#### ACTIVITY LIST
1. List every person and organization named in the text about the planned Ivy Tech campus in New Castle, each one once.
2. In the text about the planned Ivy Tech campus in New Castle, retype the passage from "For the first" to "of Oliver Motors.".

#### DOCUMENT SEGMENT
This rendering shows the initial plans for the Ivy Tech Community College campus in New Castle. The area in red is the first phase of the project, which involves renovating a former car dealership.
This rendering shows the initial plans for the Ivy Tech Community College campus in New Castle. The area in red is the first phase of the project, which involves renovating a former car dealership.
Organizers behind a new Ivy Tech Community College campus hope to bring a "new image" to a vacant car dealership along the southern entrance to the City of New Castle.

For the first time this week, representatives from Ivy Tech laid out their preliminary plans for the campus, which will be located at 3335 S. Ind. 3, a building that was once the home of Oliver Motors.

Brian Hollars, an architect who's been working with Ivy Tech, told the Henry County Commissioners on Wednesday that the project will feature three phases that could eventually create an approximately 25,000-square-foot facility.

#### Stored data
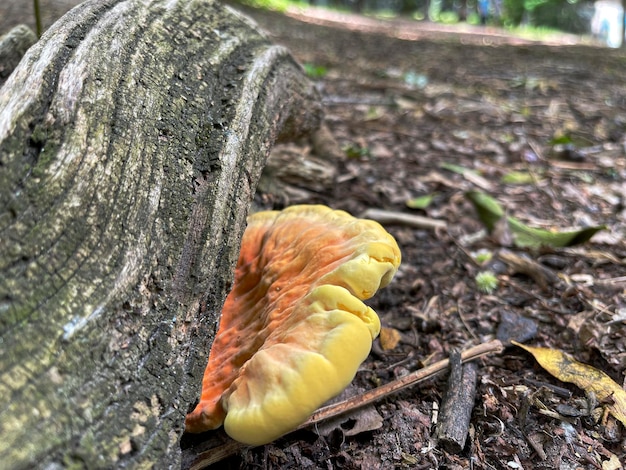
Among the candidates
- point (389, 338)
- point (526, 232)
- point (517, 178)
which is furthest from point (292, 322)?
point (517, 178)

#### OUTPUTS BY TASK
1. Ivy Tech Community College (also called Ivy Tech), Oliver Motors, Brian Hollars, Henry County Commissioners

2.
For the first time this week, representatives from Ivy Tech laid out their preliminary plans for the campus, which will be located at 3335 S. Ind. 3, a building that was once the home of Oliver Motors.